Rentang tahun 2020 hingga 2024 ini setiap tahunnya ada penurunan ASN kasus yang cukup signifikan, hal ini bagian nyata kolaborasi semua pihak yang berjalan dengan optimal

"Capaian pengungkapan kasus ini semua berkat kerjasama semua pihak sehingga tingkat kekerasan terhadap anak dan perempuan di Lombok Timur terjadi penurunan," ucap Ahmat.

Ia menjelaskan, kendati menurun namun problem dasar seperti kekerasan pada keluarga juga menjadi aspek penting yang masih belum bisa tertangani.

Hal ini terlihat pula dari kasus kekerasan paling banyak terjadi di lingkungan keluarga. Seperti penelantaran anak dan kasus KDRT.

Kasus kekerasan terhadap perempuan dan anak banyak yang dilakukan dengan kekerasan fisik, kekerasan psikis, penganiayaan, kekerasan seksual,perebutan hak asuh anak.

Tindak Pidana Penjualan Orang (TPPO) dan pengancaman.

Kasus-kasus tersebut dalam kurun waktu 3 tahun ini juga terjadi penurunan derastis.

Disampaikan Ahmat, ini juga merupakan sebuah prestasi yang harus ditingkatkan di tahun berikutnya.

Ahmat, berharap peran aktif semua pihak terlibat mensosialisasikan regulasi terkait kekerasan terhadap anak dan perempuan, begitu juga terkait perkawinan anak.

"Semua elemen harus terlibat, tidak terkecuali pemerintah desa dan kelurahan agar bisa berperan aktif mensosialisasikan regulasi pencegahan perkawinan usia anak ini," jelas H Ahmat.

Ahmat menyampaikan Peraturan Daerah No 7 tahun 2024 tentang perlindungan prempuan dan anak, termasuk peraturan pencegahan perkawinan anak juga sudah di setujui, tinggal pengawalan Perda itu apakah bisa maksimal atau tidak. 

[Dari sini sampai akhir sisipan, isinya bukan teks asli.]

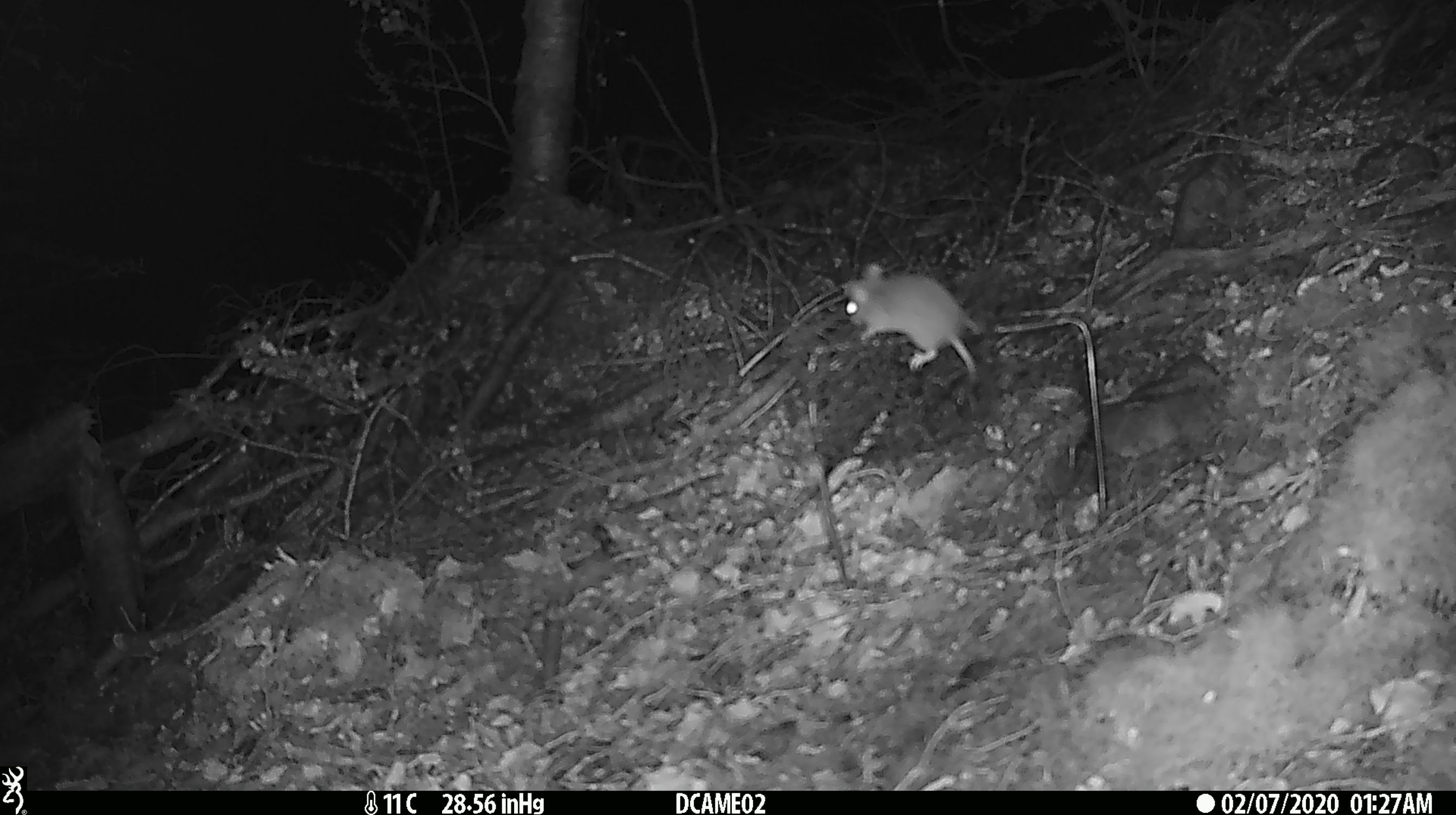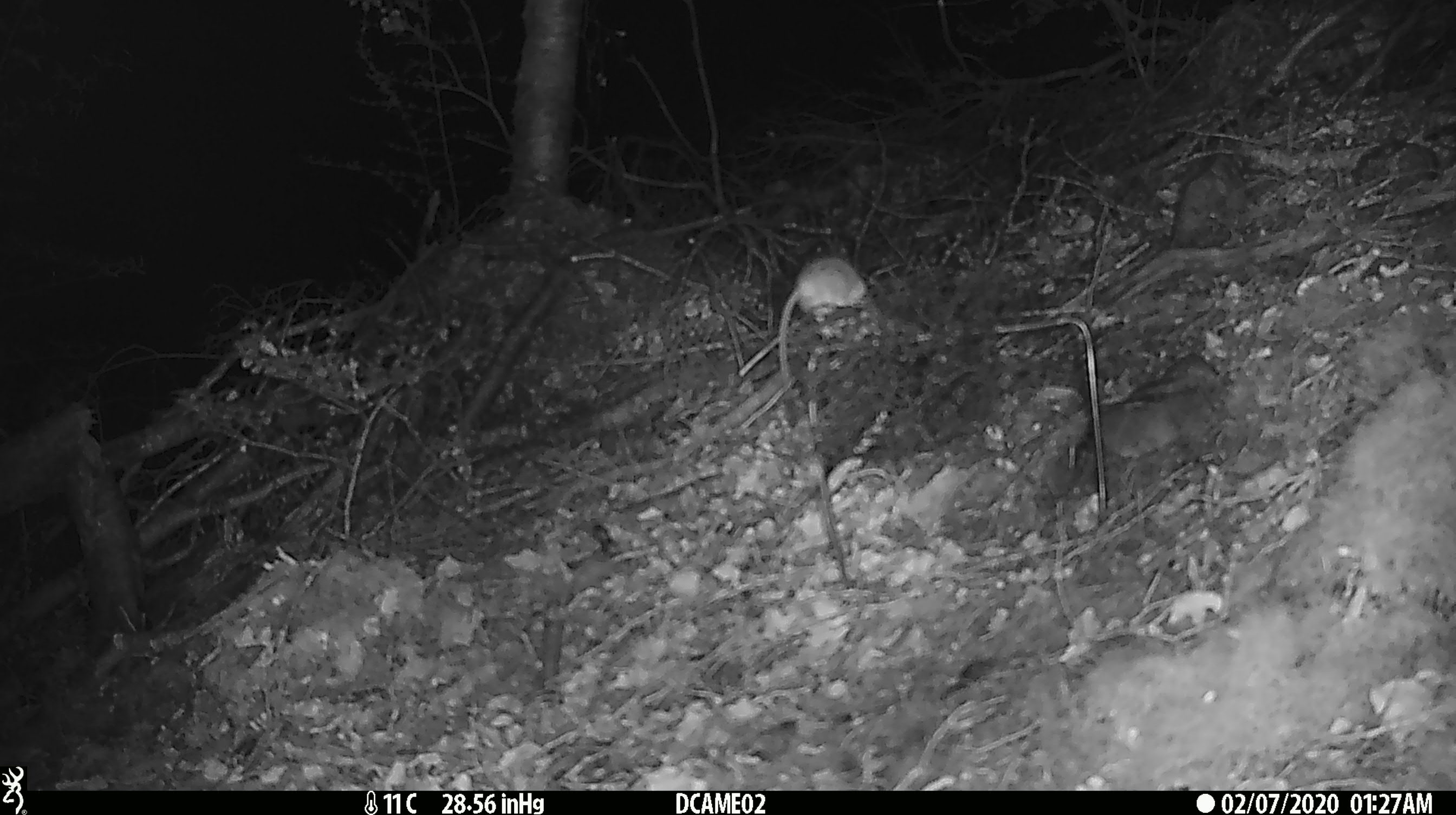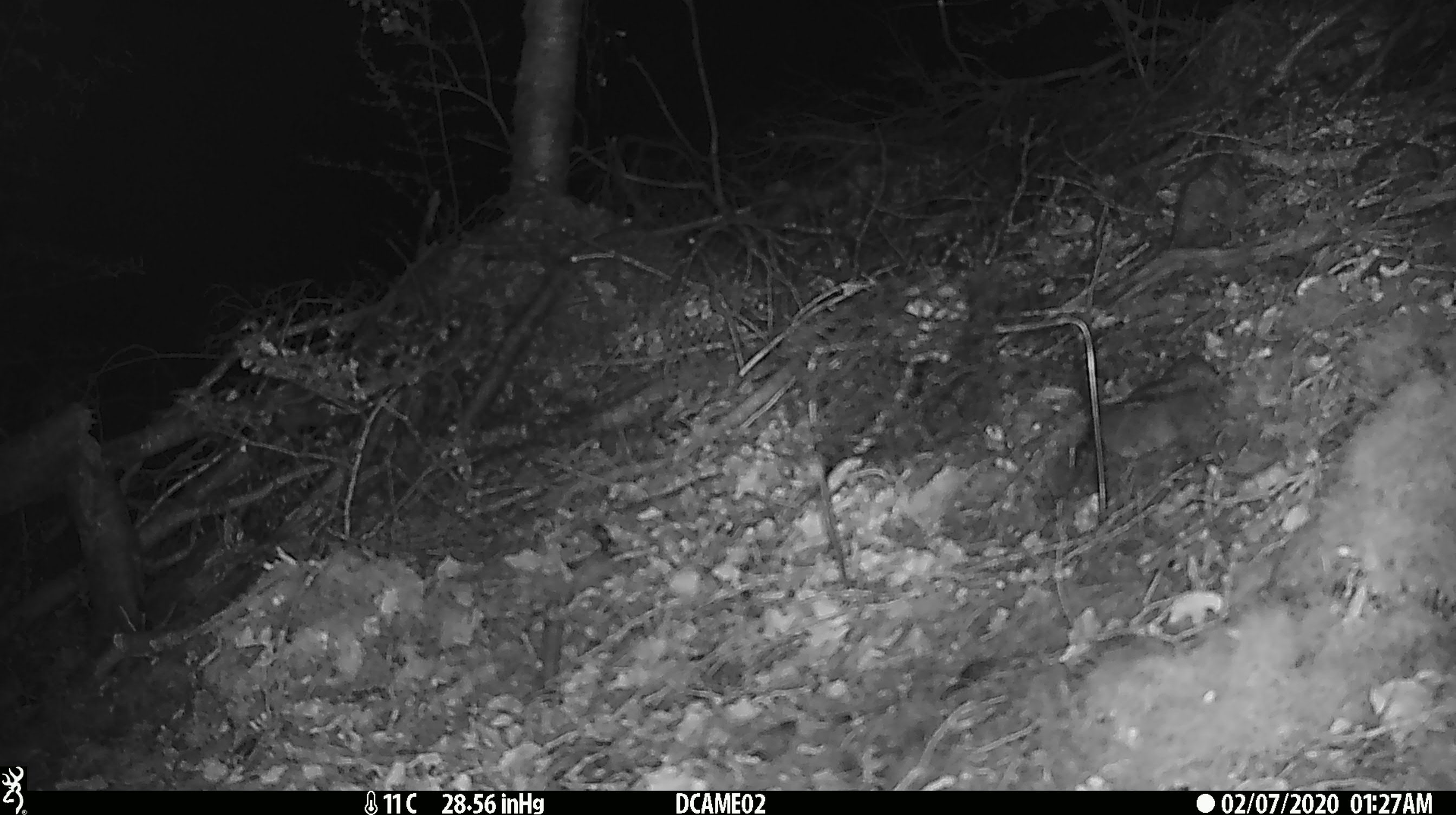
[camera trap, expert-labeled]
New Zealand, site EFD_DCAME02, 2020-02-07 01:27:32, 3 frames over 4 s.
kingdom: Animalia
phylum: Chordata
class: Mammalia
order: Rodentia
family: Muridae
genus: Mus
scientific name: Mus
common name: mouse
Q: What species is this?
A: Mouse (Mus).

Terutama peran Pemdes sangat kita harapkan, karena ada unsur Karang Taruna dan bisa kerjasama dengan para remaja masjid untuk mensosialisasikan regulasi itu.

"Kami berharap kita semua bisa ikut mengawal regulasi tersebut mulai dari Perbub, Perda, hingga Perdes tentang pelarangan pernikahan anak," demikian Ahmat.